DATASET EXTRACT Block Start

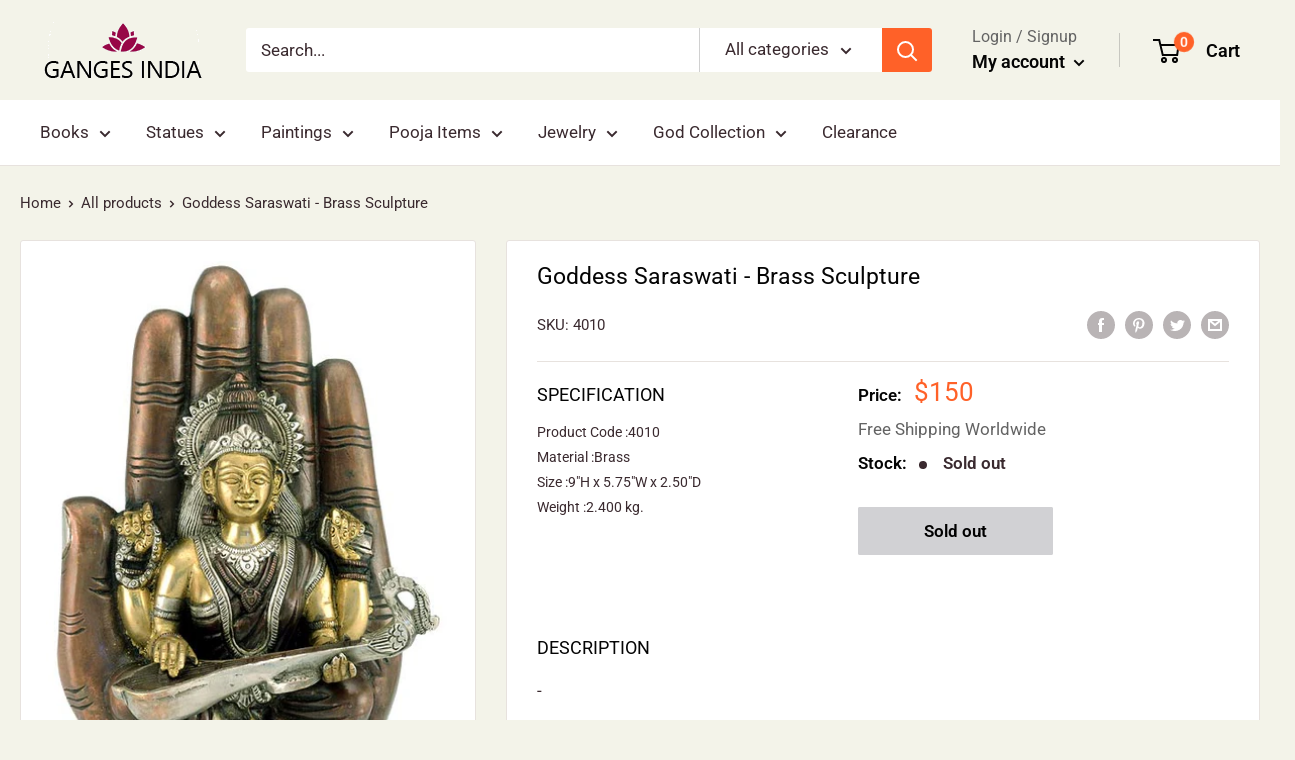

--- FILE ---
content_type: text/javascript
request_url: https://www.gangesindia.com/cdn/shop/t/6/assets/custom.js?v=56794966495453008331596021828
body_size: -304
content:
$(document).ready(function(){$(".custom-des").each(function(){$(".custom-des").contents().filter(function(){return this.nodeType===3}).wrap("<p></p>")}),$(".custom-des-pdt").each(function(){$("h5:contains('Description')").css("margin-top","115px")}),$(".nav-bar ul li a").each(function(){if($(this).attr("href")===window.location.pathname){$(this).addClass("current"),$(this).next("ul").clone().appendTo(".custom-leftFilter");var $bc=$('<div class="item"></div>');return $(this).parents("li").each(function(n,li){var $selected=$(li).children("a").clone();$bc.prepend(" / ",$selected)}),$(".custom-breadcrumb").html($bc.prepend('<a href="/">Home</a>')),!1}})});
//# sourceMappingURL=/cdn/shop/t/6/assets/custom.js.map?v=56794966495453008331596021828
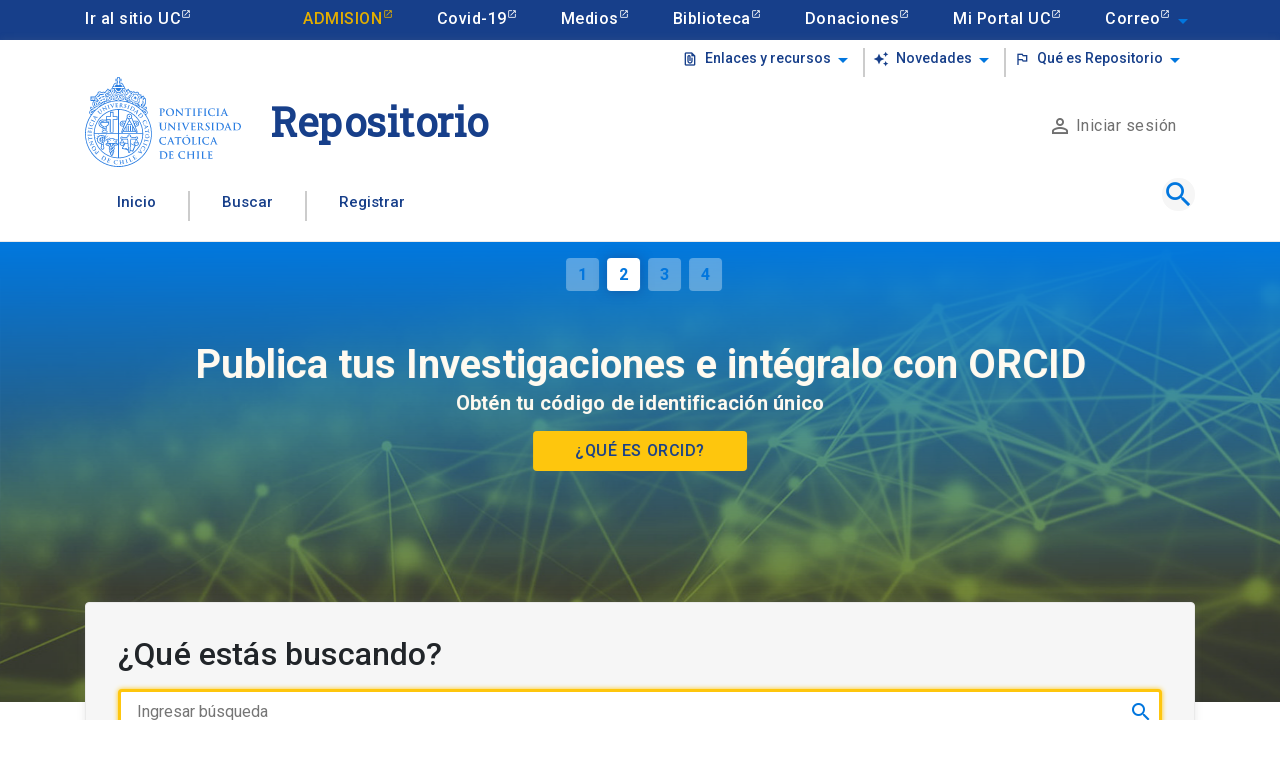

--- FILE ---
content_type: text/html; charset=utf-8
request_url: https://repositorio.uc.cl/assets/php/cantidad-tesis.php
body_size: -103
content:
 {"response":{"numFound":"6.570"}}

--- FILE ---
content_type: image/svg+xml
request_url: https://repositorio.uc.cl/assets/img/ods/06.svg
body_size: 5487
content:
<?xml version="1.0" encoding="UTF-8"?><svg id="SDGs" xmlns="http://www.w3.org/2000/svg" viewBox="0 0 61.9 61.9"><defs><style>.cls-1{fill:#00b0dc;}.cls-2{isolation:isolate;}.cls-3{fill:#fff;}</style></defs><rect class="cls-1" y="-.05" width="61.9" height="61.9"/><path class="cls-3" d="M42.41,24.99h-22.92v.2l3.64,22.92c0,.1.1.2.3.2h4.65l.3,3.74h-1.92l4.54,4.54,4.54-4.54h-1.92l.3-3.74h4.75c.1,0,.2,0,.3-.2l3.53-22.92v-.2h-.1ZM33.63,43.37c-1.62,1.21-3.84,1.21-5.35,0-1.21-1.31-1.41-3.33-.5-4.85.4-.71,2.93-4.54,3.13-4.95h0c.2.3,2.83,4.24,3.13,4.95.91,1.51.81,3.53-.5,4.85h.1ZM40.8,29.84c-.71-.2-1.51-.2-2.12.1-2.83,1.11-4.75,1.51-7.67.61-1.82-.61-3.64-1.82-5.65-1.01-1.31.61-2.73.91-4.14.91l-.91-4.54h21.1l-.61,3.84v.1Z"/><path class="cls-3" d="M9.29,17.72c2.22,0,3.13-1.21,3.13-3.13v-1.82c0-2.02-.81-3.13-2.32-3.13-.71,0-1.41.3-1.72,1.01h0v-2.73c0-.81.2-1.31,1.01-1.31s1.01.4,1.01,1.21v.81h1.92v-.71c0-1.82-.61-3.13-2.93-3.13s-3.03,1.41-3.03,3.33v6.06c0,1.92.81,3.33,3.03,3.33M8.28,12.47c0-.71.3-1.11,1.01-1.11s1.01.4,1.01,1.21v2.22c0,.81-.3,1.21-1.01,1.21s-1.01-.5-1.01-1.21v-2.32Z"/><g class="cls-2"><path class="cls-3" d="M14.86,10.55l1.24-5.03h.66l1.24,5.03h-.79l-.23-1.08h-1.08l-.23,1.08h-.79ZM16.82,8.79l-.39-1.82h-.02l-.39,1.82h.79Z"/><path class="cls-3" d="M18.13,6.71c0-.2.04-.38.12-.54.08-.16.18-.29.31-.39.12-.1.27-.17.42-.23.16-.05.32-.08.48-.08s.32.03.48.08c.16.05.3.13.43.23.12.1.23.23.3.39.08.16.12.33.12.54v.25h-.79v-.25c0-.17-.05-.3-.16-.39s-.23-.12-.38-.12-.27.04-.38.12c-.11.08-.16.21-.16.39v2.66c0,.17.05.3.16.39.11.08.23.12.38.12s.27-.04.38-.12.16-.21.16-.39v-.95h-.63v-.64h1.42v1.58c0,.21-.04.39-.12.54s-.18.28-.3.37c-.13.1-.27.18-.43.23-.16.05-.32.08-.48.08s-.32-.03-.48-.08-.3-.13-.42-.23c-.13-.1-.23-.22-.31-.37-.08-.15-.12-.33-.12-.54v-2.66Z"/><path class="cls-3" d="M23.86,5.52v3.9c0,.17-.03.32-.1.46-.06.14-.16.26-.28.37s-.26.19-.41.25c-.16.06-.32.09-.5.09s-.34-.03-.49-.09c-.15-.06-.29-.15-.41-.25s-.21-.23-.28-.37c-.07-.14-.1-.29-.1-.46v-3.9h.79v3.83c0,.18.05.31.14.4.09.08.21.13.35.13s.26-.04.35-.13c.09-.08.14-.22.14-.4v-3.83h.79Z"/><path class="cls-3" d="M23.95,10.55l1.24-5.03h.66l1.24,5.03h-.79l-.23-1.08h-1.08l-.23,1.08h-.79ZM25.91,8.79l-.39-1.82h-.02l-.39,1.82h.79Z"/><path class="cls-3" d="M28.51,10.55v-5.03h.79v4.31h1.57v.72h-2.36Z"/><path class="cls-3" d="M31.21,10.55v-5.03h.79v5.03h-.79Z"/><path class="cls-3" d="M32.57,10.55v-5.03h.76l1.02,2.66h.02l1.01-2.66h.77v5.03h-.79v-3.06h-.02l-.79,2.16h-.4l-.78-2.16h-.02v3.06h-.79Z"/><path class="cls-3" d="M36.69,10.55v-5.03h1.19c.22,0,.41.03.58.08.17.05.32.14.45.28s.23.29.28.46.08.42.08.72c0,.23-.01.42-.04.57-.03.16-.09.3-.18.44-.11.17-.25.29-.44.39s-.42.14-.72.14h-.4v1.96h-.79ZM37.49,6.2v1.71h.38c.16,0,.29-.02.37-.06.09-.04.15-.1.19-.18.04-.07.07-.16.07-.26s.01-.22.01-.35c0-.12,0-.23,0-.34,0-.11-.03-.2-.07-.28-.04-.08-.1-.14-.19-.18-.08-.04-.2-.06-.36-.06h-.41Z"/><path class="cls-3" d="M39.68,10.55v-5.03h.79v5.03h-.79Z"/><path class="cls-3" d="M40.68,10.55l1.24-5.03h.66l1.24,5.03h-.79l-.23-1.08h-1.08l-.23,1.08h-.79ZM42.64,8.79l-.39-1.82h-.02l-.39,1.82h.79Z"/></g><g class="cls-2"><path class="cls-3" d="M15.96,17.22v-2.13l-1.09-2.91h.84l.64,2h.02l.64-2h.84l-1.09,2.91v2.13h-.79Z"/><path class="cls-3" d="M21.84,13.63h-.79v-.16c0-.17-.04-.31-.13-.43-.08-.12-.23-.18-.43-.18-.11,0-.2.02-.26.06-.07.04-.12.08-.16.14-.04.06-.07.13-.08.21s-.02.16-.02.24c0,.1,0,.18.01.25s.03.12.06.18c.03.05.08.1.14.13s.14.08.25.11l.61.22c.18.06.32.13.43.22.11.08.19.18.26.29.06.11.1.24.12.39.02.14.03.31.03.49,0,.21-.02.41-.07.59-.05.18-.12.34-.23.46-.11.13-.25.24-.43.31-.18.08-.39.11-.65.11-.19,0-.37-.03-.54-.09-.17-.06-.31-.15-.43-.25s-.21-.23-.28-.38c-.07-.14-.1-.3-.1-.47v-.27h.79v.23c0,.13.04.25.13.36.09.11.23.16.43.16.13,0,.24-.02.32-.05.08-.04.13-.09.17-.15.04-.07.07-.14.07-.24,0-.09.01-.19.01-.31,0-.13,0-.24-.02-.33-.01-.08-.03-.15-.06-.21-.04-.05-.08-.09-.14-.13-.06-.03-.14-.07-.24-.11l-.57-.21c-.34-.13-.57-.3-.69-.51-.12-.21-.17-.47-.17-.79,0-.19.03-.37.08-.54.06-.17.14-.32.26-.44.11-.12.25-.22.42-.29.17-.07.37-.11.6-.11.2,0,.38.03.54.1.16.07.3.15.42.26.24.23.36.49.36.78v.35Z"/><path class="cls-3" d="M21.87,17.22l1.24-5.03h.66l1.24,5.03h-.79l-.23-1.08h-1.08l-.23,1.08h-.79ZM23.83,15.46l-.39-1.82h-.02l-.39,1.82h.79Z"/><path class="cls-3" d="M25.16,17.22v-5.03h.76l1.2,3.03h.02v-3.03h.79v5.03h-.75l-1.21-3.03h-.02v3.03h-.79Z"/><path class="cls-3" d="M28.44,17.22v-5.03h2.36v.68h-1.57v1.48h1.37v.68h-1.37v1.48h1.57v.72h-2.36Z"/><path class="cls-3" d="M30.76,17.22l1.24-5.03h.66l1.24,5.03h-.79l-.23-1.08h-1.08l-.23,1.08h-.79ZM32.72,15.46l-.39-1.82h-.02l-.39,1.82h.79Z"/><path class="cls-3" d="M34.08,17.22v-5.03h.76l1.02,2.66h.02l1.01-2.66h.77v5.03h-.79v-3.06h-.02l-.79,2.16h-.4l-.78-2.16h-.02v3.06h-.79Z"/><path class="cls-3" d="M38.22,17.22v-5.03h.79v5.03h-.79Z"/><path class="cls-3" d="M39.58,17.22v-5.03h2.36v.68h-1.57v1.48h1.37v.68h-1.37v1.48h1.57v.72h-2.36Z"/><path class="cls-3" d="M42.23,17.22v-5.03h.76l1.2,3.03h.02v-3.03h.79v5.03h-.75l-1.21-3.03h-.02v3.03h-.79Z"/><path class="cls-3" d="M46.03,17.22v-4.35h-.92v-.68h2.63v.68h-.92v4.35h-.79Z"/><path class="cls-3" d="M47.75,13.37c0-.2.04-.38.12-.54.08-.16.18-.29.31-.39.12-.1.27-.17.42-.23.16-.05.32-.08.48-.08s.32.03.48.08c.16.05.3.13.43.23.12.1.23.23.3.39.08.16.12.33.12.54v2.66c0,.21-.04.39-.12.54s-.18.28-.3.37c-.13.1-.27.18-.43.23-.16.05-.32.08-.48.08s-.32-.03-.48-.08-.3-.13-.42-.23c-.13-.1-.23-.22-.31-.37-.08-.15-.12-.33-.12-.54v-2.66ZM48.54,16.03c0,.17.05.3.16.39.11.08.23.12.38.12s.27-.04.38-.12.16-.21.16-.39v-2.66c0-.17-.05-.3-.16-.39s-.23-.12-.38-.12-.27.04-.38.12c-.11.08-.16.21-.16.39v2.66Z"/></g></svg>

DATASET EXTRACT Block End

# [EXERCISE AIM]
Using the material above, return each line in which the word "text" occurs.

# [ANSWER FOR THIS EXERCISE]
content_type: text/javascript
content_type: text/html; charset=utf-8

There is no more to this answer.